**Exercise directions**
Given the records below, pull every line with the word "culture" into the answer.

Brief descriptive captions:
===============

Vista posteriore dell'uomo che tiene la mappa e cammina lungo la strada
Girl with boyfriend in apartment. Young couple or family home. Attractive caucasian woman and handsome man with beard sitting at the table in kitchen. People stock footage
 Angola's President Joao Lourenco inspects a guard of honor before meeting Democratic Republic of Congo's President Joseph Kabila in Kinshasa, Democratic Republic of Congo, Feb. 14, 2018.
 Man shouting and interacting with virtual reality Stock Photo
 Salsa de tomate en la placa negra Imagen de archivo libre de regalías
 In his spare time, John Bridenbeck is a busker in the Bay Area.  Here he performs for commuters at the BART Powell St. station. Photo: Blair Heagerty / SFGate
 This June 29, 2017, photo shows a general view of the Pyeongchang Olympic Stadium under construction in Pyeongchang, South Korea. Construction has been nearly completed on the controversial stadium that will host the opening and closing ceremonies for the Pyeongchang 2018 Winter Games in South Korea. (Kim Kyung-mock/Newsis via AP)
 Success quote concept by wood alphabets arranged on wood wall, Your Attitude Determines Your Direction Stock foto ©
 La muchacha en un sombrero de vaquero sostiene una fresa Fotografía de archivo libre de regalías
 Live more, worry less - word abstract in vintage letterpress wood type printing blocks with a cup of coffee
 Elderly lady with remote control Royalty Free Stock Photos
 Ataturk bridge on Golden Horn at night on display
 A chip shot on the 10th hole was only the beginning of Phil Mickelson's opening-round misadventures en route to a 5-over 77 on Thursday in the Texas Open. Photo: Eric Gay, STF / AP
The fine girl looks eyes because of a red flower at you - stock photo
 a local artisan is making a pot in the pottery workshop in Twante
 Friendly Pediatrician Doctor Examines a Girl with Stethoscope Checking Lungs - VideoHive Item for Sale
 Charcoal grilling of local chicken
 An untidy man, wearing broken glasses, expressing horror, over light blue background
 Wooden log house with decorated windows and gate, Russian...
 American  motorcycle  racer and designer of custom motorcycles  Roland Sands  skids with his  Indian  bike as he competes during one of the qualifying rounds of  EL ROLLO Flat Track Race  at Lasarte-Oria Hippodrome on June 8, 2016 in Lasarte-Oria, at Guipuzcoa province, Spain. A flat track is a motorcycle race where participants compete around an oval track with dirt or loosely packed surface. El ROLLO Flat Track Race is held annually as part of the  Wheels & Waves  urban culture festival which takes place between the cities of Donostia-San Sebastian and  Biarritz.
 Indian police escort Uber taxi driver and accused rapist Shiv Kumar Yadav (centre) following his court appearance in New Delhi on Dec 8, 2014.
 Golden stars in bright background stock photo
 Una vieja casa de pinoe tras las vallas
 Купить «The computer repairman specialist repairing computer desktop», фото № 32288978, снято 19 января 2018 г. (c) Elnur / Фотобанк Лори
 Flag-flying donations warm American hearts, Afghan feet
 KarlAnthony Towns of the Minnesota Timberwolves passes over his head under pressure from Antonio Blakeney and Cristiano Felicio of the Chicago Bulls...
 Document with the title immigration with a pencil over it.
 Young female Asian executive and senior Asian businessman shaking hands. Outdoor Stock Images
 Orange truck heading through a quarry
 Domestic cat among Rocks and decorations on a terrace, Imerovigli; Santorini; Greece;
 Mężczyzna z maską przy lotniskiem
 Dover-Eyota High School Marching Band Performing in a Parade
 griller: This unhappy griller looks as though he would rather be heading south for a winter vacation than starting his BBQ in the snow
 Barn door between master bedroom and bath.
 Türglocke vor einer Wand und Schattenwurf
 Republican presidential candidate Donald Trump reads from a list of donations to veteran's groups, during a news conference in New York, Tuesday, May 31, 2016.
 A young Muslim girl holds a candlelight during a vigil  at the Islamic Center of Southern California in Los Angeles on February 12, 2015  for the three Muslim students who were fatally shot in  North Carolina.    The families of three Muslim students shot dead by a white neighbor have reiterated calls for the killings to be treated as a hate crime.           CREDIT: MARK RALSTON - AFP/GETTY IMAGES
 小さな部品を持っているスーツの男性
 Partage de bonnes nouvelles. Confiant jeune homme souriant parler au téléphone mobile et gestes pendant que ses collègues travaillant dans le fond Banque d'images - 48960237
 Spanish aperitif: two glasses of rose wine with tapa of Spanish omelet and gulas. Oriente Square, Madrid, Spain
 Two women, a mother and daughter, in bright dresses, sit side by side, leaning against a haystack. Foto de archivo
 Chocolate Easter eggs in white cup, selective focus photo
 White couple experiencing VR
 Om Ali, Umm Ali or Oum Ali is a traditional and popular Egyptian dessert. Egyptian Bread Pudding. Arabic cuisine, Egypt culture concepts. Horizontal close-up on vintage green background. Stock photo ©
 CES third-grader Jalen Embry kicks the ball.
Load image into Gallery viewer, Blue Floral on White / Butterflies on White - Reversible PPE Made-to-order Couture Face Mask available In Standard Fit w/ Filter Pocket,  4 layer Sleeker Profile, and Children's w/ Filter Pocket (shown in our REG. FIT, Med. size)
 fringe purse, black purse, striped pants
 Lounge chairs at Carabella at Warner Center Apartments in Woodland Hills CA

===============

**Completed task**
 American  motorcycle  racer and designer of custom motorcycles  Roland Sands  skids with his  Indian  bike as he competes during one of the qualifying rounds of  EL ROLLO Flat Track Race  at Lasarte-Oria Hippodrome on June 8, 2016 in Lasarte-Oria, at Guipuzcoa province, Spain. A flat track is a motorcycle race where participants compete around an oval track with dirt or loosely packed surface. El ROLLO Flat Track Race is held annually as part of the  Wheels & Waves  urban culture festival which takes place between the cities of Donostia-San Sebastian and  Biarritz.
 Om Ali, Umm Ali or Oum Ali is a traditional and popular Egyptian dessert. Egyptian Bread Pudding. Arabic cuisine, Egypt culture concepts. Horizontal close-up on vintage green background. Stock photo ©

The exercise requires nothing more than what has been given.